Manager, Cyber Risk

**About Us**:
**Proudly Canadian and Independently Owned, we are Coke Canada Bottling**

Coke Canada Bottling is Canada's premier bottling company. We are an independently owned business encompassing over 5,800 associates, more than 50 sales and distribution centres, and five production facilities nationwide.

We have a 120-year heritage of manufacturing, marketing, selling, and distributing the major branded ready-to-drink products Canadians love.

We pride ourselves on building diverse and sustainable relationships with our customers, consumers, stakeholders, and communities through our shared values: lead with an entrepreneurial mindset, collaboration, integrity, accountability, quality and safety.

Our brands include: Coca-Cola®, Diet Coke®, Coca-Cola® Zero Sugar, Coca-Cola Life, Sprite®, Fanta®, Barq's®, NESTEA®, POWERADE®, Minute Maid®, DASANI® and vitaminwater®; and our partner brands: Canada Dry®, Monster Energy®, evian® and A&W®.

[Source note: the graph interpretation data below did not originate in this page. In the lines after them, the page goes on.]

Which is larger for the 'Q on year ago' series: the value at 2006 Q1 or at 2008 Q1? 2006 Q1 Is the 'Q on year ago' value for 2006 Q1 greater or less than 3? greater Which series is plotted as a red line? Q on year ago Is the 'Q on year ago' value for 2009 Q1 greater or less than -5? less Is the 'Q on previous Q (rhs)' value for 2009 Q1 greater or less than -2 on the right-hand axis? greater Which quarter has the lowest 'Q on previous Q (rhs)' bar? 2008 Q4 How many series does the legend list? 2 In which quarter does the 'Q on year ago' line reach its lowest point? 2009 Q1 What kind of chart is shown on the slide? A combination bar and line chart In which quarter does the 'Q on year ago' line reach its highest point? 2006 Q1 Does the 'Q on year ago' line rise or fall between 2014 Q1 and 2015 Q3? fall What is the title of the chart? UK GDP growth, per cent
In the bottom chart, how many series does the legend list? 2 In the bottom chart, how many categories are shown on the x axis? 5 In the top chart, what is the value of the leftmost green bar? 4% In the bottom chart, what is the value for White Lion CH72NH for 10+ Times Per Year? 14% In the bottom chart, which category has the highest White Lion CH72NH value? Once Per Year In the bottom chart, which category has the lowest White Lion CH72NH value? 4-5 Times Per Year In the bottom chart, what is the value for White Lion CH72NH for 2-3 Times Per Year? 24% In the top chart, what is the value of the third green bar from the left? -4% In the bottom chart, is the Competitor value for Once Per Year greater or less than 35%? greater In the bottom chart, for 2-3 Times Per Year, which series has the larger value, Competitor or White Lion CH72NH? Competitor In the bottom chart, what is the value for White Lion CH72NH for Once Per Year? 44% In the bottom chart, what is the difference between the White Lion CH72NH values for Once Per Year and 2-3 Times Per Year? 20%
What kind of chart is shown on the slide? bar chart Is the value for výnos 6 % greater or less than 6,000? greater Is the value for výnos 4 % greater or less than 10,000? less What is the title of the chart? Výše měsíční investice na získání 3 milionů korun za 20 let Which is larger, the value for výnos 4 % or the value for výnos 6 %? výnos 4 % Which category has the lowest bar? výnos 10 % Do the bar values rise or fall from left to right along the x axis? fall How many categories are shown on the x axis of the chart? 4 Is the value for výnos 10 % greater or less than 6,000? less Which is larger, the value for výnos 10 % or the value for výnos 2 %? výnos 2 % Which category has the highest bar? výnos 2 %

**About This Opportunity**:
Coke Canada Bottling is recruiting full time **Manager - Cyber Risk and Compliance** for their Toronto office. Reporting to the Director - Cyber Security, The role will provide leadership and technical assistance to ensure company’s incident response plan and cyber risks are managed.

**Responsibilities**:

- Leads Information security incidents & breach response along with key stakeholders
- Advise and assist in implementing NIST Framework controls
- Maintain risk register, find security gaps and create remediation plans
- Owns, creates and maintain IT and OT Incident response plan
- Validate and improve existing IT DR/BCP plan
- Conduct Incident response plan trainings with various stakeholders
- Conduct tabletop, pen. tests exercises and run cyber risk awareness programs
- Make sure on 3rd party IT vendor comms. and compliance
- Identify critical assets, data protection and recovery strategies
- Comply with all internal and external various I.T. security audits
- NIST framework continuous compliance and improvements
- IT policies updates and governance

**Other Responsibilities**
- Make recommendations and/or implement security controls and countermeasures to prevent or mitigate various security risks
- Assist in implementing cutting edge security tools
- Monitor cloud platform security and fine tune security dashboards and alerts
- Submit scheduled security reports to IT leadership with risk ratings
- Identify and put in place the systems and tools, protocols, analysis methodology and reporting processes necessary to identify, analyze, quantify, monitor and mitigate control technology risks
- Benchmark, analyze, report on, and recommend improvements and growth of IT security infrastructure and systems

**Qualifications**:

- 7 years of experience, including 2+ years of leadership experience, in a combination of technology roles - preferred roles are systems design, solutions architect, technology consulting/ Big4 firms, internal audit, cyber-security, IT risk management
- Solid experience with NIST, Cloud security, PCI, SOC2, CIS Levels and physical security standards
- Excellent written and verbal communication is a must, within IT and across the business at all levels
- Able to work in managed service environment and familiar with ITIL process methodologies for support and escalations
- Experience in the Food [manufacturing plant environment], utility (power, gas, water), O&G, or transit sector, a significant plus
- Experience in SAP security controls and management would be an advantage
- Hands-on experience and self-starter with minimum supervison is a must
- IT security related certifications such as CISSP, CISM, CEH, CCIE, CCNP etc. would be an advantage
- Willingness to travel up to within Canada and internationally
- Proactive approach and attention to details is a must
- Knowledage of French language would be an advantage

**Important**:
All offers of employment at Coca-Cola Canada Bottling Limited (“Coke Canada Bottling”) are conditional upon a successful background clearance obtained through our contracted third-party vendor. The standard clearance requirements depend on the position and may include some or all of the following: criminal clearance, employment verification, education verification and drivers abstract review. Please advise the Talent Acquisition team if you have any questions or concerns in regards to this once you are contacted for further consideration.